Они сидели, все трое, за столом.

Зеркало туманно отражало их.

Керосиновая лампа точила блаженный, тихий свет.

Пустая посуда молчала на голом ночном столе: люди всё съели.

Серебрилась борода угрюмого старика.

Силён, с виду богатырь, а спина сутула; много горя видела и знала эта широкая, горбистая спина. На дне глаз горе напрасно пряталось; зрачки по-волчьи, открыто и дико горели горем.

Раскосая девушка сидела, выпрямив спину. Она надела свои лучшие наряды, словно был сегодня праздник.

В лучших, красных нарядах сидела на столом она: на ней надет был черный казакин, весь густо расшитый серебряными монетами, серебряной нитью – узоры изображали белые тюльпаны, белые розы и ветки папоротника, будто ледяные, зимой, на ночном оконном стекле; под казакином топырилось оборками ярко-алое, как кровь, платье. На груди, поверх алого шелка платья, червонным золотом вспыхивало старинное монисто. Голову плотно обнимала полосатая вязаная шапочка, по ободу расшитая мелким волжским жемчугом. На ногах красные сапожки, и чуть поскрипывали – под столом девушка наступала правою ногой с пятки на носок, нервно и мерно.

Молодой парень, в простой грязной рубахе, сидел, вытянув перед собой руки на столе и сильно сжав их. Парень был сив и красив. Красив, как царевич, хоть с виду бедняк, и рубаха грязная, в земле.

Все трое молчали.

Потом седобородый старик разжал губы и сказал тихие слова.

Их расслышали только серебряные мыши по углам.

Парень вздрогнул.

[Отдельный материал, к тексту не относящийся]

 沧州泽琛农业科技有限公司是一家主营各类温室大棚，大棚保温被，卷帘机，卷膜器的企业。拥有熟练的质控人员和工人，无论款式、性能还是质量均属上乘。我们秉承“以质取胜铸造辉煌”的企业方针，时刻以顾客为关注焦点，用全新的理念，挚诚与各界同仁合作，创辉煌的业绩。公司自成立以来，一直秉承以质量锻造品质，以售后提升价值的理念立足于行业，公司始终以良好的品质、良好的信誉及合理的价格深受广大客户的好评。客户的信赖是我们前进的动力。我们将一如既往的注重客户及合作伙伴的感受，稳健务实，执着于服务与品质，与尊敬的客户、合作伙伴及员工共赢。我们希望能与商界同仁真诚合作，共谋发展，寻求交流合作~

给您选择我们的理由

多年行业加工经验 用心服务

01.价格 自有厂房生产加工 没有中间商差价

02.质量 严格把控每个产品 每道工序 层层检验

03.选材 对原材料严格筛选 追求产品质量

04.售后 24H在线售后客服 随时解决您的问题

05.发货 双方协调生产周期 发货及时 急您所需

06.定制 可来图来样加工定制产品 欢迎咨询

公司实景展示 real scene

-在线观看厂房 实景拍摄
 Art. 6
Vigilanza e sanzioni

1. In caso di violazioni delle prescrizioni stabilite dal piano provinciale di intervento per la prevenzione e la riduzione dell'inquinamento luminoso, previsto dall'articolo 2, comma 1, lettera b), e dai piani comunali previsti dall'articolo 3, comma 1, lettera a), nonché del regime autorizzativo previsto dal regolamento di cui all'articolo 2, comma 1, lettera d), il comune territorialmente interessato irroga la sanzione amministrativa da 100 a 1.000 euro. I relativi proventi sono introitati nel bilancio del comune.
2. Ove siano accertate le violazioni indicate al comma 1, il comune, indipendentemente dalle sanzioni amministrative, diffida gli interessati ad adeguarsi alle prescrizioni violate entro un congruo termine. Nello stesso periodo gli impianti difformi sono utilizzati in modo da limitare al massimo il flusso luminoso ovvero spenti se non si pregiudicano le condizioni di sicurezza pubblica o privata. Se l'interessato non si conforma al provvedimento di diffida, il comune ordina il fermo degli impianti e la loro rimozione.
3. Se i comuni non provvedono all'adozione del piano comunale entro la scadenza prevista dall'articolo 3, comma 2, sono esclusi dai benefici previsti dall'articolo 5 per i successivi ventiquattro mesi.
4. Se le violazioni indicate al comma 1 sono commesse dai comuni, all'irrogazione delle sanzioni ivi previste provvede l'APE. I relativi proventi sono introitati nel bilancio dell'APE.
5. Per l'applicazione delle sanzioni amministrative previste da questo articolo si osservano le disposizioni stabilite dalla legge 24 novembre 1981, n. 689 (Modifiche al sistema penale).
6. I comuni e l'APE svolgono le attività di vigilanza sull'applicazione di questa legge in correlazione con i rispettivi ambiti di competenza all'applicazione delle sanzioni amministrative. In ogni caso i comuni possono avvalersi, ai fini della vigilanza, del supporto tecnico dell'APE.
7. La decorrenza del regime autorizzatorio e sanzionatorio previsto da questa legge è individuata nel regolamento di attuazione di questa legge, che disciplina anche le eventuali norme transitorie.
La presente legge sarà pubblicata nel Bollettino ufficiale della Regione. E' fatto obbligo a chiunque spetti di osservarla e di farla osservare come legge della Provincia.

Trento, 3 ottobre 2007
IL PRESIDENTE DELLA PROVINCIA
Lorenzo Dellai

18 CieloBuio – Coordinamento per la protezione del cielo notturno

Кожа у него на лбу собралась в складки.

Он протянул руку к девушке и осторожно коснулся её плеча.

И отдёрнул руку, будто обжёгся.

Старик насупился грозно.

Девушка сидела и ждала. Монисто на её груди сверкало и гасло.

Лица троих были неподвижны, по ним ходили лишь отсветы и тени.

Парень наклонил голову низко. Девушка вмиг стала бледной. Смуглота и румянец быстро сбежали с её лица.

Старик выдохнул одно слово. Лишь одно.

И все трое замерли, будто замёрзли.

И долго, долго били настенные часы, словно хотели вдребезги, в зеркальные осколки, разбить усталое, старое время.

(запись Воблы в толстой тетрадке)

Ну что вот ета Земьфира запала ему вдушу. На горе горюшко приехала ета Земьфира изсваей башкирие. Лучшебы она там сгинула всваей башкирие. Я ее уже сечас терпеть немогу. Влас Игнативич говорит на людей ненадо злитса ни когда. А я вот злюс. Ничево ссобой поделать немогу. Злюс и всё. Ина Земьфиру злюс. Кроме горя она Влас Игнативичу ни чего не при несла. Для меня она то же горе. Он часта сидит закроет лицо ладоню. Ето значит он Земьфиру ету вспоминаит. Тогда я выхожу из барака наснег водних лаптях он мне сам их излыка сплел стою на холоду иплачу.